Aí que entra o grande trunfo de Jessica Jones. Ainda que Krysten Ritter faça um grande trabalho – criando uma protagonista beberrona, boca-suja, displicente e que prima pelas decisões equivocadas, o grande destaque da série atende pelo nome de David Tennant – nosso eterno Doctor Who -, magistralmente irônico e ameaçador como o vilão Kilgrave. Se formos avaliar Jessica Jones em seus preceitos mais básicos, o que temos é, no fundo, uma história de amor mal resolvida, tendo de um lado uma mulher machucada e violentada em todos os sentidos e do outro um homem capaz de controlar a mente das pessoas com apenas uma palavra. Que ele passe boa parte da temporada buscando se reconciliar com Jessica – ainda que para isso precise deixar um rastro de corpos em sua trajetória – é um dos pontos mais interessantes da série, e que diz muito sobre sua personalidade egocêntrica e arrogante.

Os 13 episódios desta primeira temporada são um tanto irregulares – e é evidente que a série cresce muito a partir do momento em que Tennant entra de vez na trama. Como toda boa produção da Marvel, há diversos elementos e personagens que são apresentados ao longo da trama e que terão sua importância esclarecida mais à frente, como as presenças de Luke Cage (Mike Colter), que ganhará também sua série própria em 2016, e do ex-agente Will Simpson (Will Traval), que pode atuar em uma futura temporada de O Demolidor como Bazuca, um dos personagens mais marcantes da saga A Queda de Murdock.

Com um ritmo eficiente, sequências impactantes (a da delegacia e a dos enforcados são magistrais) e uma produção ao mesmo tempo elegante e sóbria – a fotografia investe nos mesmos tons contrastantes de Demolidor e a trilha sonora traz elementos de jazz que remetem ao noir – Jessica Jones só não se sai melhor do que o esperado por conta das confusas  e simplórias sequências de ação – nas quais a super-força de Jessica varia de acordo com as necessidades do roteiro – e por conta de diálogos que insistem em ser engraçadinhos e terminar sempre com uma punch line, mesmo nos momentos mais dramáticos. Há ainda um certo anticlímax em sua conclusão – que apontava, há pelo menos 3 episódios, para algo grandioso e que no fim soou apenas básico.
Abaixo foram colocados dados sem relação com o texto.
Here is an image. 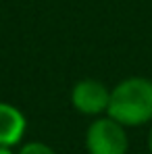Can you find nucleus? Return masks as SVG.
Here are the masks:
<instances>
[{"label": "nucleus", "instance_id": "f257e3e1", "mask_svg": "<svg viewBox=\"0 0 152 154\" xmlns=\"http://www.w3.org/2000/svg\"><path fill=\"white\" fill-rule=\"evenodd\" d=\"M106 115L125 127H140L152 121V81L129 77L110 90Z\"/></svg>", "mask_w": 152, "mask_h": 154}, {"label": "nucleus", "instance_id": "39448f33", "mask_svg": "<svg viewBox=\"0 0 152 154\" xmlns=\"http://www.w3.org/2000/svg\"><path fill=\"white\" fill-rule=\"evenodd\" d=\"M17 154H56V152L44 142H29L25 146H21Z\"/></svg>", "mask_w": 152, "mask_h": 154}, {"label": "nucleus", "instance_id": "0eeeda50", "mask_svg": "<svg viewBox=\"0 0 152 154\" xmlns=\"http://www.w3.org/2000/svg\"><path fill=\"white\" fill-rule=\"evenodd\" d=\"M148 148H150V154H152V129H150V135H148Z\"/></svg>", "mask_w": 152, "mask_h": 154}, {"label": "nucleus", "instance_id": "423d86ee", "mask_svg": "<svg viewBox=\"0 0 152 154\" xmlns=\"http://www.w3.org/2000/svg\"><path fill=\"white\" fill-rule=\"evenodd\" d=\"M0 154H15L13 146H0Z\"/></svg>", "mask_w": 152, "mask_h": 154}, {"label": "nucleus", "instance_id": "7ed1b4c3", "mask_svg": "<svg viewBox=\"0 0 152 154\" xmlns=\"http://www.w3.org/2000/svg\"><path fill=\"white\" fill-rule=\"evenodd\" d=\"M110 100V92L98 79H81L71 90V104L77 112L88 117H98L106 112Z\"/></svg>", "mask_w": 152, "mask_h": 154}, {"label": "nucleus", "instance_id": "20e7f679", "mask_svg": "<svg viewBox=\"0 0 152 154\" xmlns=\"http://www.w3.org/2000/svg\"><path fill=\"white\" fill-rule=\"evenodd\" d=\"M27 129L25 115L13 104L0 102V146H17Z\"/></svg>", "mask_w": 152, "mask_h": 154}, {"label": "nucleus", "instance_id": "f03ea898", "mask_svg": "<svg viewBox=\"0 0 152 154\" xmlns=\"http://www.w3.org/2000/svg\"><path fill=\"white\" fill-rule=\"evenodd\" d=\"M85 150L88 154H127L129 137L125 125L110 119L108 115L90 123L85 131Z\"/></svg>", "mask_w": 152, "mask_h": 154}]
</instances>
Ainda assim, são pequenos tropeços que não invalidam a imensa qualidade desta série que, ainda que transite no mesmo universo de Demolidor, é inteligente o suficiente para criar sua própria identidade, investindo em trama mais intimista e em um suspense – em alguns momentos, quase terror – psicológico dos mais impactantes. E, de quebra, apresentando um vilão que todos irão adorar odiar.

Que venha a segunda temporada, regada a muito sexo e uísque.